Di La Redazione7 Agosto 2026 - 15:221 ora fa 2 min di lettura
Arco Felice protagonista su Rai1 con il modello Prysmian: ecco di cosa si tratta

Nel cuore del Golfo di Napoli, qualcosa di straordinario sta per essere svelato. Sabato 8 agosto 2026, alle 17:10, Rai 1 porterà i telespettatori all’interno dello stabilimento Prysmian di Arco Felice, Pozzuoli, per un viaggio esclusivo che mette in luce un’industria innovativa dedicata ai cavi sottomarini. Quest’appuntamento, parte della trasmissione “Navigando Lungocosta”, non solo racconterà tecnologie d’avanguardia, ma offrirà anche un’istantanea di come il Mezzogiorno si stia imponendo sulla scena energetica europea e globale.

Con l’impresa flegrea come punto di riferimento, il documentario esplorerà un ecosistema integrato che comprende navi posacavi e l’Engineering, Operations, Service & Solutions (EOSS) di Palermo. Questo stabilimento non è solo una fabbrica, ma un vero e proprio centro nevralgico per la transizione energetica e la connettività digitale, sostenendo progetti che collegano l’Europa a continenti lontani.

Secondo quanto si apprende, la tecnologia sviluppata a Napoli gioca un ruolo decisivo nella sicurezza energetica e nella decarbonizzazione.

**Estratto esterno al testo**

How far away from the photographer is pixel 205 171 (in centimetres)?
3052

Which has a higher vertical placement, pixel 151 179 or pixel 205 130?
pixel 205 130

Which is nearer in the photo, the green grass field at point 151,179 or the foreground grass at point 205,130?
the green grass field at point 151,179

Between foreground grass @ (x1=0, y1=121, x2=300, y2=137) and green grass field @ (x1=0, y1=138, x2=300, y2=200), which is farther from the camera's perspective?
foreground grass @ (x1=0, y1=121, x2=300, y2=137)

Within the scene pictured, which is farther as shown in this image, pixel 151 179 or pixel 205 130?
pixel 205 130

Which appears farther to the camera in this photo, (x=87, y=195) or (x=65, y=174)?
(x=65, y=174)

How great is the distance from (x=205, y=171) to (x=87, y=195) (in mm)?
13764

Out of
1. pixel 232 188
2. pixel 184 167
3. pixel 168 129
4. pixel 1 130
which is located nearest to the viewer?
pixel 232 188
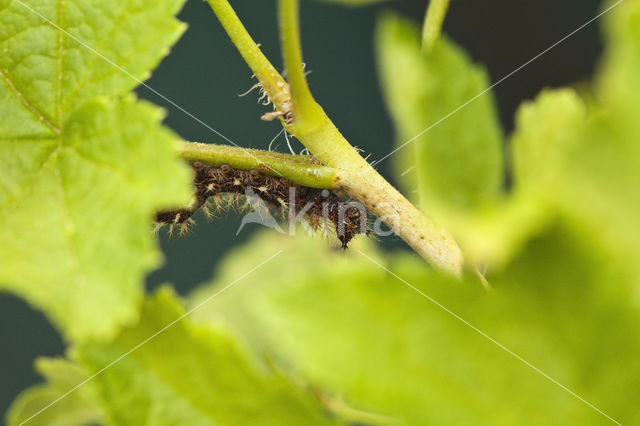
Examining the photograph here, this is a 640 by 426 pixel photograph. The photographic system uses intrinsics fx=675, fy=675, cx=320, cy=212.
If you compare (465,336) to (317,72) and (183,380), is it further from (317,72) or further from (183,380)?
(317,72)

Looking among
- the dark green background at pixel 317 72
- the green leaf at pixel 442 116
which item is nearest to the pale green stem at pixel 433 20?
the green leaf at pixel 442 116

Alessandro Panico, SVP Transmission di Prysmian, afferma: «Ogni giorno le nostre tecnologie trasportano elettricità e dati attraverso nazioni e oceani.» Questo non è solo un lavoro; è una missione che lavora per il futuro del nostro pianeta.

Il documentario non trascura l’aspetto umano di queste tecnologie. Mario Gallo, Plant Director, sottolinea l’importanza del legame con la comunità. «Circa l’80% delle nostre persone vive qui attorno. Questo ci rende parte integrante del territorio.» L’orgoglio di contribuire a una causa così significativa non è solo professionale, ma anche personale.

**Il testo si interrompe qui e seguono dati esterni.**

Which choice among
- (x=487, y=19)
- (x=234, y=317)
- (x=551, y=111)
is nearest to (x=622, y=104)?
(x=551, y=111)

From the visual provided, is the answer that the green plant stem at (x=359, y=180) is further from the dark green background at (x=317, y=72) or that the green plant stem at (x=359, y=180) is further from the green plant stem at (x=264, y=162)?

Eppure, come cambia Napoli, e cosa significa veramente per i cittadini? Ci sono domande che rimangono aperte, aspettando sviluppi che possono ridefinire il nostro rapporto con l’industria e l’ambiente. Resta alta l’attenzione tra i residenti, che guardano al futuro speranzosi, ma anche curiosi su come questi cambiamenti potranno riflettersi nelle loro vite quotidiane.